What you will do —
Your output should be the complete listing, word for word, with no pictures in it.

====

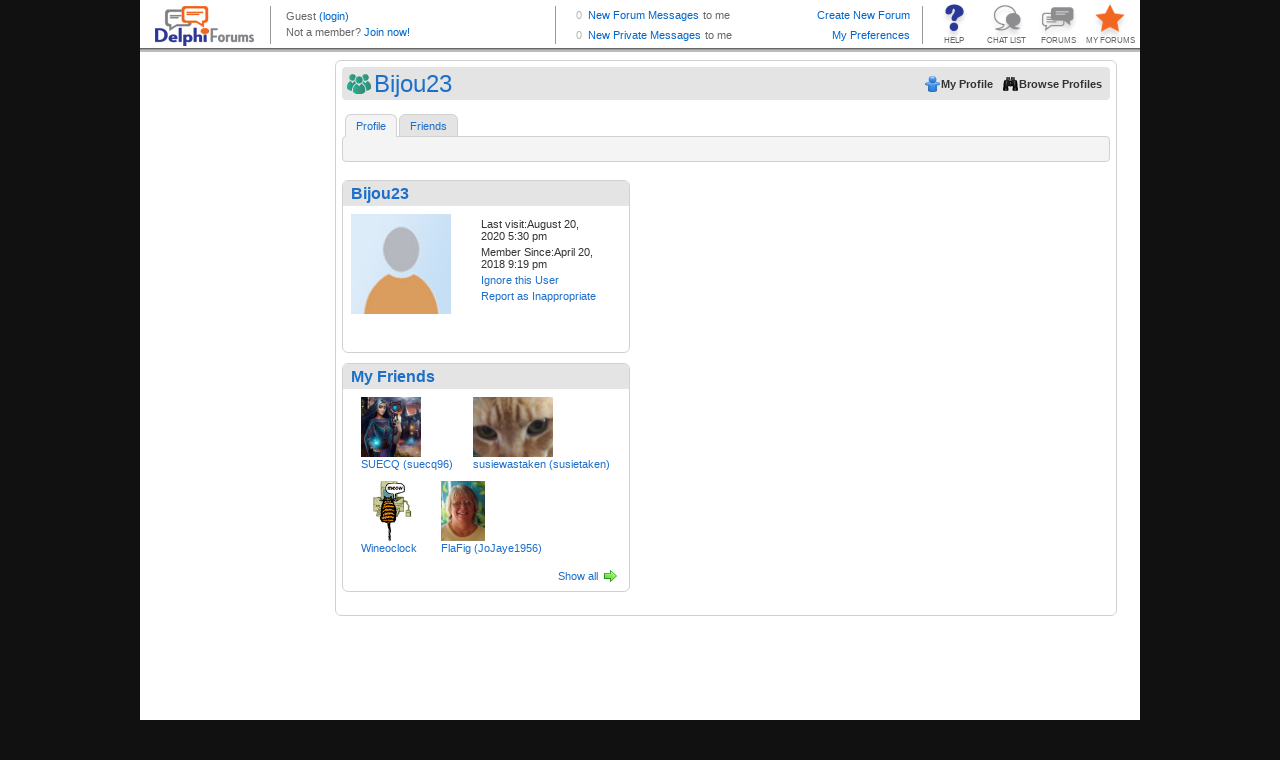

--- FILE ---
content_type: text/html; charset=utf-8
request_url: https://www.google.com/recaptcha/api2/aframe
body_size: 258
content:
<!DOCTYPE HTML><html><head><meta http-equiv="content-type" content="text/html; charset=UTF-8"></head><body><script nonce="mr3X-DfbnVW5CVcNYsln5Q">/** Anti-fraud and anti-abuse applications only. See google.com/recaptcha */ try{var clients={'sodar':'https://pagead2.googlesyndication.com/pagead/sodar?'};window.addEventListener("message",function(a){try{if(a.source===window.parent){var b=JSON.parse(a.data);var c=clients[b['id']];if(c){var d=document.createElement('img');d.src=c+b['params']+'&rc='+(localStorage.getItem("rc::a")?sessionStorage.getItem("rc::b"):"");window.document.body.appendChild(d);sessionStorage.setItem("rc::e",parseInt(sessionStorage.getItem("rc::e")||0)+1);localStorage.setItem("rc::h",'1768981027861');}}}catch(b){}});window.parent.postMessage("_grecaptcha_ready", "*");}catch(b){}</script></body></html>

====

Finished exercise —
--- FILE ---
content_type: text/html; charset=utf-8
request_url: https://www.google.com/recaptcha/api2/aframe
body_size: 258
content:
<!DOCTYPE HTML><html><head><meta http-equiv="content-type" content="text/html; charset=UTF-8"></head><body><script nonce="mr3X-DfbnVW5CVcNYsln5Q">/** Anti-fraud and anti-abuse applications only. See google.com/recaptcha */ try{var clients={'sodar':'https://pagead2.googlesyndication.com/pagead/sodar?'};window.addEventListener("message",function(a){try{if(a.source===window.parent){var b=JSON.parse(a.data);var c=clients[b['id']];if(c){var d=document.createElement('img');d.src=c+b['params']+'&rc='+(localStorage.getItem("rc::a")?sessionStorage.getItem("rc::b"):"");window.document.body.appendChild(d);sessionStorage.setItem("rc::e",parseInt(sessionStorage.getItem("rc::e")||0)+1);localStorage.setItem("rc::h",'1768981027861');}}}catch(b){}});window.parent.postMessage("_grecaptcha_ready", "*");}catch(b){}</script></body></html>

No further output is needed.